## Analyzing News Articles With Python (Part 2)

*By Andre Sealy (Updated 6/21/2020)*

This is the second part of a multi-part series in analyzing news articles using Python. Part One involves using Python and the All Sides website to extract the most important articles based on the stories that are interesting to us. In this part, we will extract the most important information for analyzing news articles, namely the authors and the article body. To do this, we will use an API called **News-Please**.

### News Please

[News-Please](https://github.com/fhamborg/news-please) is an open source news crawler that extracts structured information from almost any website. You can use it to follow recursively internal hyperlinks and read RSS feeds to extract most recent and old archived articles.

#### Importing the Modules

Let's begin to load the necessary modules for the project, which includes the following:

* pandas
* csv
* pickle
* matplotlib
* difflib
* itertools
* newsplease

We have used `pandas` and `csv` before, so if you've completed the first part, then you're already familiar with how it's used. This tutorial will be utilizing some newer modules that will help us extract articles.

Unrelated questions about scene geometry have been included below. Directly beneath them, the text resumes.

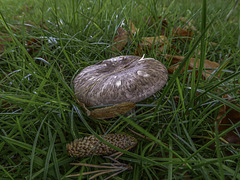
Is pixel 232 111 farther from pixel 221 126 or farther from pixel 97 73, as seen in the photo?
pixel 97 73

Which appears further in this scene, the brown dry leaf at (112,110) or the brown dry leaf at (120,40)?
the brown dry leaf at (120,40)

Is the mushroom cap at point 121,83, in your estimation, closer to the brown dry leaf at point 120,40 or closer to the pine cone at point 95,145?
the pine cone at point 95,145

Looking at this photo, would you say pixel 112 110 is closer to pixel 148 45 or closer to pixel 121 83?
pixel 121 83

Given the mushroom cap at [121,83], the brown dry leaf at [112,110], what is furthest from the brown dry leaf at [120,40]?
the brown dry leaf at [112,110]

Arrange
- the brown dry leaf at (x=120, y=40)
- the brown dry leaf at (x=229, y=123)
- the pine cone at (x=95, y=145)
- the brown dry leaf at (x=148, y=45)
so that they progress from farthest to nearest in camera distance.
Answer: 1. the brown dry leaf at (x=120, y=40)
2. the brown dry leaf at (x=148, y=45)
3. the brown dry leaf at (x=229, y=123)
4. the pine cone at (x=95, y=145)

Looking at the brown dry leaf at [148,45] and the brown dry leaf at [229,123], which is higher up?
the brown dry leaf at [148,45]

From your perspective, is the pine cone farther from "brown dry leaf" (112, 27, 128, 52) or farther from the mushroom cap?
"brown dry leaf" (112, 27, 128, 52)

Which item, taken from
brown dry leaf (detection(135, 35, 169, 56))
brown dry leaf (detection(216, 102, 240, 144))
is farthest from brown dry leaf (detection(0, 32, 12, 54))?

We will be using the `pickle`, which will allow us to take a complex object structure and transform it into a stream of bytes that can be saved onto the hard drive through the process of *serialization*. We won't get into what this process is here. If you want to learn more, [here is a good resource](https://docs.python-guide.org/scenarios/serialization/).

We will specifically be using the `difflib.SequenceMatcher` method to compare pairs of input sequences. It's basically a way of looking at matching sequences without all of the "junk" involved ([here](https://towardsdatascience.com/sequencematcher-in-python-6b1e6f3915fc) is a resource on how it all works, for further learning).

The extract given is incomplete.